(Collected data entries)

━━━━━━━━

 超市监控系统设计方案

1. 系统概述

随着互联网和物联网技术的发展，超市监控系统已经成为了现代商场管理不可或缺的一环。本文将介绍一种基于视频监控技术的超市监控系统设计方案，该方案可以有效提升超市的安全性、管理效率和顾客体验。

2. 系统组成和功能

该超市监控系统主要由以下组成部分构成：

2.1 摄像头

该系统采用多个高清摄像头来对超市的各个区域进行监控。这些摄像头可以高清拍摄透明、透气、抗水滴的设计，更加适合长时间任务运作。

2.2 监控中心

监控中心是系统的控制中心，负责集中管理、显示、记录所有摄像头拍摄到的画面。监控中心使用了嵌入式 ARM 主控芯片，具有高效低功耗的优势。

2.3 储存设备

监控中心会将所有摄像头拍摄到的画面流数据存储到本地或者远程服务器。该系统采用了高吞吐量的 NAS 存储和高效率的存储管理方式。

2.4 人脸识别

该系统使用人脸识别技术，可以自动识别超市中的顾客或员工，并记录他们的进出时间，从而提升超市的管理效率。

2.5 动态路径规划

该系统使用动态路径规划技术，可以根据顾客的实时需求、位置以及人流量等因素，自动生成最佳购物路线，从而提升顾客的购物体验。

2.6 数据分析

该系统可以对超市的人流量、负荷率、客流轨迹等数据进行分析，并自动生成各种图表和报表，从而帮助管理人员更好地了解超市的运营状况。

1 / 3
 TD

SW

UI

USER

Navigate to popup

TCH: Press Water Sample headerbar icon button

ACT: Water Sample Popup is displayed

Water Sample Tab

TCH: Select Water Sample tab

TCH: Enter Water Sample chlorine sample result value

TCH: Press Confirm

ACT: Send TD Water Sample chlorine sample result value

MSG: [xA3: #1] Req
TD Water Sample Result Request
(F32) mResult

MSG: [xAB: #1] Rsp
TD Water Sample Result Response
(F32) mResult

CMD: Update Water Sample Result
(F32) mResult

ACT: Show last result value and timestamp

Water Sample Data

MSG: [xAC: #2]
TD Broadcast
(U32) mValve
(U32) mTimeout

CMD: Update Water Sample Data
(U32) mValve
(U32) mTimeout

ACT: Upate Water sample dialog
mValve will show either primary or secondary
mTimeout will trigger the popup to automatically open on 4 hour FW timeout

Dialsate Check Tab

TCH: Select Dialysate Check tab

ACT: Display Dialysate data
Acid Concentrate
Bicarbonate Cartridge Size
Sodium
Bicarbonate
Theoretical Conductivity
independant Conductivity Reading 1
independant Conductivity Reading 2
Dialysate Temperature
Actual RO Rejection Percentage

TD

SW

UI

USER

━━━━━━━━

What is expected
When you reach the end of the data, write every line out again verbatim.

Answer for the task
 超市监控系统设计方案

1. 系统概述

随着互联网和物联网技术的发展，超市监控系统已经成为了现代商场管理不可或缺的一环。本文将介绍一种基于视频监控技术的超市监控系统设计方案，该方案可以有效提升超市的安全性、管理效率和顾客体验。

2. 系统组成和功能

该超市监控系统主要由以下组成部分构成：

2.1 摄像头

该系统采用多个高清摄像头来对超市的各个区域进行监控。这些摄像头可以高清拍摄透明、透气、抗水滴的设计，更加适合长时间任务运作。

2.2 监控中心

监控中心是系统的控制中心，负责集中管理、显示、记录所有摄像头拍摄到的画面。监控中心使用了嵌入式 ARM 主控芯片，具有高效低功耗的优势。

2.3 储存设备

监控中心会将所有摄像头拍摄到的画面流数据存储到本地或者远程服务器。该系统采用了高吞吐量的 NAS 存储和高效率的存储管理方式。

2.4 人脸识别

该系统使用人脸识别技术，可以自动识别超市中的顾客或员工，并记录他们的进出时间，从而提升超市的管理效率。

2.5 动态路径规划

该系统使用动态路径规划技术，可以根据顾客的实时需求、位置以及人流量等因素，自动生成最佳购物路线，从而提升顾客的购物体验。

2.6 数据分析

该系统可以对超市的人流量、负荷率、客流轨迹等数据进行分析，并自动生成各种图表和报表，从而帮助管理人员更好地了解超市的运营状况。

1 / 3
 TD

SW

UI

USER

Navigate to popup

TCH: Press Water Sample headerbar icon button

ACT: Water Sample Popup is displayed

Water Sample Tab

TCH: Select Water Sample tab

TCH: Enter Water Sample chlorine sample result value

TCH: Press Confirm

ACT: Send TD Water Sample chlorine sample result value

MSG: [xA3: #1] Req
TD Water Sample Result Request
(F32) mResult

MSG: [xAB: #1] Rsp
TD Water Sample Result Response
(F32) mResult

CMD: Update Water Sample Result
(F32) mResult

ACT: Show last result value and timestamp

Water Sample Data

MSG: [xAC: #2]
TD Broadcast
(U32) mValve
(U32) mTimeout

CMD: Update Water Sample Data
(U32) mValve
(U32) mTimeout

ACT: Upate Water sample dialog
mValve will show either primary or secondary
mTimeout will trigger the popup to automatically open on 4 hour FW timeout

Dialsate Check Tab

TCH: Select Dialysate Check tab

ACT: Display Dialysate data
Acid Concentrate
Bicarbonate Cartridge Size
Sodium
Bicarbonate
Theoretical Conductivity
independant Conductivity Reading 1
independant Conductivity Reading 2
Dialysate Temperature
Actual RO Rejection Percentage

TD

SW

UI

USER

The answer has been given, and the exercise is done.